On Tue, Dec 11, 2012 at 09:33:21AM +0100, Alexander Graf wrote:
(1) as suggested add a special detection register to our applesmc emulation.
This means we are different than real hw.
(2) find a spare bit in q35, next to the present bits for serial/parallel/floppy
Which means we differ from real hw -> bad.
(osx wouldn't boot on piix4 anyway, so we don't have to care, right?)
It could, but you need to manually add an lpc device. I don't think we really care about the piix4 case though :).
(3) use fw_cfg.
(1) + (2) are easy to handle from AML code.
Why if accessing fw_cfg harder than accessing the applesmc? Poking fw_cfg pios rather than applesmc pios shouldn't be an issue, right? After all, fw_cfg's purpose in life is to tell us details about the device model we can't easily find out otherwise.
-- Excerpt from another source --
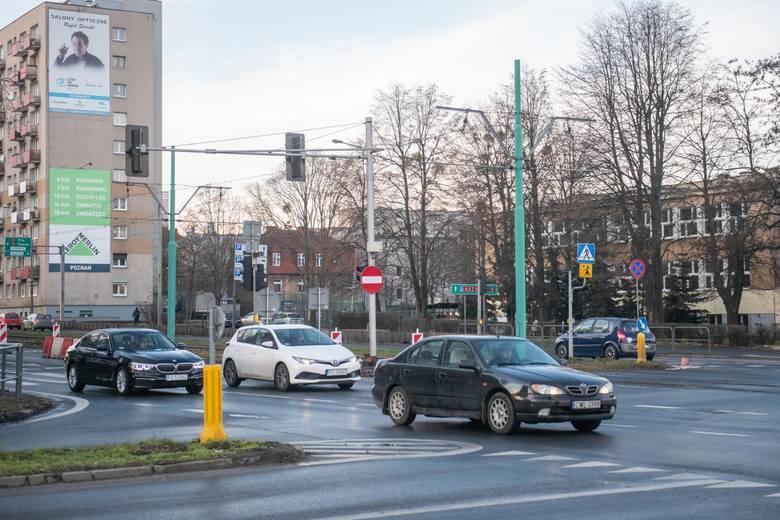 Prace na skrzyżowaniu ulic Hetmańskiej i Dmowskiego mają rozpocząć się w lipcu 2020 roku. Zarząd Dróg Miejskich informuje, że azyl dla pieszych zostanie poszerzony, lewoskręt z ul. Hetmańskiej w Dmowskiego zlikwidowany, a wyspy dzielące na ul. Dmowskiego przebudowane.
Normally, hardware either comes with an SMC or it doesn't. Therefore "real" SMC._STA() methods can get away with hardcoding a "return 0xB", or else they wouldn't be there to begin with :)
From this conversation it's becomming more and more clear to me that
inserting a SMC node into the SeaBIOS DSDT at VM creation time would be a lot more hacky and difficult than compiling it in permanently.
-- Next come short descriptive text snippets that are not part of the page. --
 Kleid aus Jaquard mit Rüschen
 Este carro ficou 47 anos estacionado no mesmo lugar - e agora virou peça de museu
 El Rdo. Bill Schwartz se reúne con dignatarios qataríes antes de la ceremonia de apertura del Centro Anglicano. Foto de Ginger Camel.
If we agree on this much, then a SeaBIOS SMC._STA() method would necessarily have to do some detection (since on QEMU '-device applesmc' is optional, and unlike on real hardware, we don't know if it's there until after the VM has started).
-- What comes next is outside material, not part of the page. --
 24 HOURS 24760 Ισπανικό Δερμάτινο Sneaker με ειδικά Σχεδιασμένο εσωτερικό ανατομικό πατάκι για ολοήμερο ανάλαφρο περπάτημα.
If I'm still on the right track so far, then it boils down to fw_cfg vs. a QemuSMC-specific "magic port".
The latter is dead simple to pull off :) but I see Alex's point about how that potentially exposes functionality that no OS would expect of a real AppleSMC (not that any real OS has any business poking any other ports besides 0x300 or 0x304). And we're talking read-only detection, definitely NOT writing anything to any I/O port(s) :)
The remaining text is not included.